Im Folgenden die wichtigsten Erkrankungen bzw. Komplikationen, die durch das nephrotische Syndrom (Nierenerkrankung mit Eiweißverlust) selbst mitbedingt sein können:

Atmungssystem (J00-J99)

  • Pleuraerguss (Flüssigkeitsansammlung im Brustfellraum) – durch Hypalbuminämie (Albuminmangel) mit vermindertem kolloidosmotischem Druck [1, 2, LL1]
  • Lungenödem (Flüssigkeitsansammlung in der Lunge) – möglich bei ausgeprägter nephrotischer Volumenüberladung (Flüssigkeitsüberladung), insbesondere bei schwerer Ödemneigung (Neigung zu Wassereinlagerungen), eingeschränkter Nierenfunktion oder inadäquater Natrium-/Flüssigkeitsretention (Salz-/Wasserzurückhaltung) [2, LL1]
  • Pneumonie (Lungenentzündung) – begünstigt durch sekundäre Immundefizienz (Abwehrschwäche) infolge renaler Verluste von Immunglobulinen (Antikörpern) und Komplementfaktoren (Bestandteilen des Abwehrsystems), gegebenenfalls zusätzlich durch immunsuppressive Therapie (abwehrunterdrückende Behandlung) [LL1-LL2]

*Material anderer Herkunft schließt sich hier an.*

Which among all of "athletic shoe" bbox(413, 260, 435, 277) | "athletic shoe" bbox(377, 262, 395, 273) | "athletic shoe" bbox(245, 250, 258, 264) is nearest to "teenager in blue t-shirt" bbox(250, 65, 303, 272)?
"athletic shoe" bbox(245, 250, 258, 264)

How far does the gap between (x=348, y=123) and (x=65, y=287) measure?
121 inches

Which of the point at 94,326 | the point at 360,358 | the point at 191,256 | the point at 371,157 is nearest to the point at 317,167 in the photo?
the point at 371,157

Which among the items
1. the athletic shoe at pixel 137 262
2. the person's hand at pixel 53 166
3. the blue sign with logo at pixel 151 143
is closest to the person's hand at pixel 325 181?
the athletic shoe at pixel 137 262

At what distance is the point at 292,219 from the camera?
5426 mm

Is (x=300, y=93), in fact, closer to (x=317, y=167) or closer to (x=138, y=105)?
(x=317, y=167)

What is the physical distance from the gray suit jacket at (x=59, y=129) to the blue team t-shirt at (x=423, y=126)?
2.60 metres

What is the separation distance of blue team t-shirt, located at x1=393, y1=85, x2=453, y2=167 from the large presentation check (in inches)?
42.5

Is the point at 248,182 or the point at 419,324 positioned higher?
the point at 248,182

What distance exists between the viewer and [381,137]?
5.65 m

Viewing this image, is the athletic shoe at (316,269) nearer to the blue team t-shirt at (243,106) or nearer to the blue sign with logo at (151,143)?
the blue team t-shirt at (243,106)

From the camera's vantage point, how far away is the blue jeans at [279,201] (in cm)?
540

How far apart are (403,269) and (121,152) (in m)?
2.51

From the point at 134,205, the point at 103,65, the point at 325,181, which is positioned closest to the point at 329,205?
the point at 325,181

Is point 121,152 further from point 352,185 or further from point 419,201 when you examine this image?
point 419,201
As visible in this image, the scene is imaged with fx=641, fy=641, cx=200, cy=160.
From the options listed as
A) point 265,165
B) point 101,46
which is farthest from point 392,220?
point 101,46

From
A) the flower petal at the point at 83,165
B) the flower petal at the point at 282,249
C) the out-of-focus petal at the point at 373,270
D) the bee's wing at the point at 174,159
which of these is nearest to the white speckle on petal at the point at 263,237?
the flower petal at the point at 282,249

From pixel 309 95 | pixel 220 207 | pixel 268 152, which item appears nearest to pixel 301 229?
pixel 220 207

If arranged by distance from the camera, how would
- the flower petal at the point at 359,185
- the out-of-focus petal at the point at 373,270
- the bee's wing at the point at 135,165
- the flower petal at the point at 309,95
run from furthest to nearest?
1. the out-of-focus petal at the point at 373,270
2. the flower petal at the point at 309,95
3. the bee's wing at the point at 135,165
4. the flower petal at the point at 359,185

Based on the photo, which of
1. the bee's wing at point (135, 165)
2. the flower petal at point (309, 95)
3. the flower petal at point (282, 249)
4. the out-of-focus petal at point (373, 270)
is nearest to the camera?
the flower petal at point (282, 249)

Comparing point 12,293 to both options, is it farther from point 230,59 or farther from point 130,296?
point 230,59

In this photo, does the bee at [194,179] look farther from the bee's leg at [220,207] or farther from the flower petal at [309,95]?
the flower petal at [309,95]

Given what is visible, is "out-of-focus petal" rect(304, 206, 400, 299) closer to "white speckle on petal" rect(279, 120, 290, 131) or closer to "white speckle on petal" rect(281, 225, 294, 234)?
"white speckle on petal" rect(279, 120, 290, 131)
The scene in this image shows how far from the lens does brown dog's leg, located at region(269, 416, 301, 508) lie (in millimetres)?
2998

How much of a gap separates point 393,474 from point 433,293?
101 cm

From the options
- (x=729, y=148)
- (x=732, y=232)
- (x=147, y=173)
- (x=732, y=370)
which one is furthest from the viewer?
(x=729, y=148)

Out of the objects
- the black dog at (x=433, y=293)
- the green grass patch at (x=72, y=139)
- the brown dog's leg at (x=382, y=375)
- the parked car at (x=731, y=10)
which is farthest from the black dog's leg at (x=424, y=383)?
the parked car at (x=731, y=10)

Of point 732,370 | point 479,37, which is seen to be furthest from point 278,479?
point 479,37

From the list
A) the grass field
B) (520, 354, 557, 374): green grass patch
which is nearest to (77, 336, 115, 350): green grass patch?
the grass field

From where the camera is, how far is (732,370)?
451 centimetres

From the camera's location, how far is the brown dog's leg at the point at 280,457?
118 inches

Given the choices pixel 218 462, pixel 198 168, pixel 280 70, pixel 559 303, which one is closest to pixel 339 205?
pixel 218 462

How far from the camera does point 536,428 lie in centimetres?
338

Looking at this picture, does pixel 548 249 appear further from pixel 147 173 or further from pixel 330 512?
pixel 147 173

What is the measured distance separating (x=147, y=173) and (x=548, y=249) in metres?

Blut, blutbildende Organe – Immunsystem (D50-D90)

  • Erworbene Hypogammaglobulinämie (Mangel an Abwehrstoffen) – durch renalen Verlust von Immunglobulinen, mit erhöhtem Risiko für bakterielle Infektionen [LL1-LL2]
  • Erworbene Hyperkoagulabilität (erhöhte Gerinnungsneigung) – multifaktoriell durch renale Verluste antikoagulatorischer Proteine (gerinnungshemmender Eiweiße), vermehrte hepatische Synthese (Bildung in der Leber) prokoagulatorischer Faktoren (gerinnungsfördernder Faktoren), Thrombozytenaktivierung (Aktivierung der Blutplättchen), Dyslipidämie (Fettstoffwechselstörung) und Hypalbuminämie; der Antithrombin-III-Verlust ist ein relevanter, aber nicht alleiniger Mechanismus [1, LL1]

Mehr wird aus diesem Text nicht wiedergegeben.